# UPenn Flywheel Data Transfer to ASC FMRISrv 

This notebook was shared by Dr Nicole Cooper from CNLab referenced this notebook for Flywheel MURI scan downloads as an example... The same should work for CNLab & AHALab Flywheel projects.

+ 02/21/2020 - [José Carreras-Tartak](mailto:jcarreras@falklab.org) original author
+ 04/28/2021 - [Etienne Jacquot](mailto:etienne.jacquot@asc.upenn.edu) revisited


## *Getting Started w/ [UPenn Flywheel](https://upenn.flywheel.io/) Python-SDK*:

The AHA lab does not have a project on Flywheel so maybe not all the steps are exact yet. This eventually will be in place though.
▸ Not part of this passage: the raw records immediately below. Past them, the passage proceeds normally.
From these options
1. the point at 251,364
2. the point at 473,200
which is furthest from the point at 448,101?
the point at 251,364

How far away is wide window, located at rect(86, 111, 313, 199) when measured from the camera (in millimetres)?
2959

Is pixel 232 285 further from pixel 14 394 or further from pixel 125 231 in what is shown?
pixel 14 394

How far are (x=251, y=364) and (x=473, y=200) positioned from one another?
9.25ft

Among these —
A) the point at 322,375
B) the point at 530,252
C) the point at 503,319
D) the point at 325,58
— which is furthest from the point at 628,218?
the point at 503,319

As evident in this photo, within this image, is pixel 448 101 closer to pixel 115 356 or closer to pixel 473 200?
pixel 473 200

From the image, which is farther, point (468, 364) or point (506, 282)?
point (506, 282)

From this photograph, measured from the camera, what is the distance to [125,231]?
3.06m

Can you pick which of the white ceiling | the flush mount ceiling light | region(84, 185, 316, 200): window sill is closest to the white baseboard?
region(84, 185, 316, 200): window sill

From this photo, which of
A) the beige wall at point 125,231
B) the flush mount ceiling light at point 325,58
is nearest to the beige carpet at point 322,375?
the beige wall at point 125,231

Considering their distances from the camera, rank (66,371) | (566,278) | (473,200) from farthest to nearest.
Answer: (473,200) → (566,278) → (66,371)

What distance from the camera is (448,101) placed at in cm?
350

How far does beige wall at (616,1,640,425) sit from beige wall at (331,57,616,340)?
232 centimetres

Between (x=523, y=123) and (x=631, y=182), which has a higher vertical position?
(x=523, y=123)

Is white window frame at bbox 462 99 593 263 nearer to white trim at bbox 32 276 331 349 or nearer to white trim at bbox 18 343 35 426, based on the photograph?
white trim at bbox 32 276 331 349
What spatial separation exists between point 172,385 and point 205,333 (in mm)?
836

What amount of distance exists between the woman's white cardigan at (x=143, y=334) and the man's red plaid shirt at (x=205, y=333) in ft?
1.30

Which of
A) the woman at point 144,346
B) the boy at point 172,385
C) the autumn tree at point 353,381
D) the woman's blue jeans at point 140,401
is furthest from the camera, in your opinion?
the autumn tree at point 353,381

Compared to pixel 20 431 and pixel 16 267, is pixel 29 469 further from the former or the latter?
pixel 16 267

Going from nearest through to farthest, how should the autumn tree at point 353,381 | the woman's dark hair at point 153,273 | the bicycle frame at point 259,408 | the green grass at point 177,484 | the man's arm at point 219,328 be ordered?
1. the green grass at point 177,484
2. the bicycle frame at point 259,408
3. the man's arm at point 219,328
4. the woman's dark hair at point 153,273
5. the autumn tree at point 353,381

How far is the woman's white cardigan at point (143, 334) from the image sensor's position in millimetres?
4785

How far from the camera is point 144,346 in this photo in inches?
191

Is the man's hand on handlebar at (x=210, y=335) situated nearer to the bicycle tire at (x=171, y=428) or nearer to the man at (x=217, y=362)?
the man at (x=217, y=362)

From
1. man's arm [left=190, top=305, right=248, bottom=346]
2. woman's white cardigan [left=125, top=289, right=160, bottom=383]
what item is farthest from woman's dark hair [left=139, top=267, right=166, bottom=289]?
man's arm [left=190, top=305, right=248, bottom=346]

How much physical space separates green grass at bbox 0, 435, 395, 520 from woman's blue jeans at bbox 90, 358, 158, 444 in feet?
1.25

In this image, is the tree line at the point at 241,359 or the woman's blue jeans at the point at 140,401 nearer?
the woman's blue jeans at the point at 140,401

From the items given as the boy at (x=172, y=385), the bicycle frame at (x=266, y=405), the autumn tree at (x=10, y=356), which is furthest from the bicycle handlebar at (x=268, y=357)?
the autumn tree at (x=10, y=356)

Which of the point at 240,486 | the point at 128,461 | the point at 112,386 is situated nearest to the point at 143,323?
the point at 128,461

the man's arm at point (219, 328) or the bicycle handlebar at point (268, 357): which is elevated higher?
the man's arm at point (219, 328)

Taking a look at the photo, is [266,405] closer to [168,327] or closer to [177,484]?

For now let us try based on a specific sessionID

- Please navigate here for access via Pennkey: https://upenn.flywheel.io/
- you need an **api key**, be careful with this secret


In [1]:
import flywheel
import tarfile
import os
import time
import zipfile
from zipfile import ZipFile

import configparser

### Create you Flywheel API secret config file 


- You can manually navigate and create your [configs/config.ini](./configs/config.ini) (_we add *.ini to the .gitignore_)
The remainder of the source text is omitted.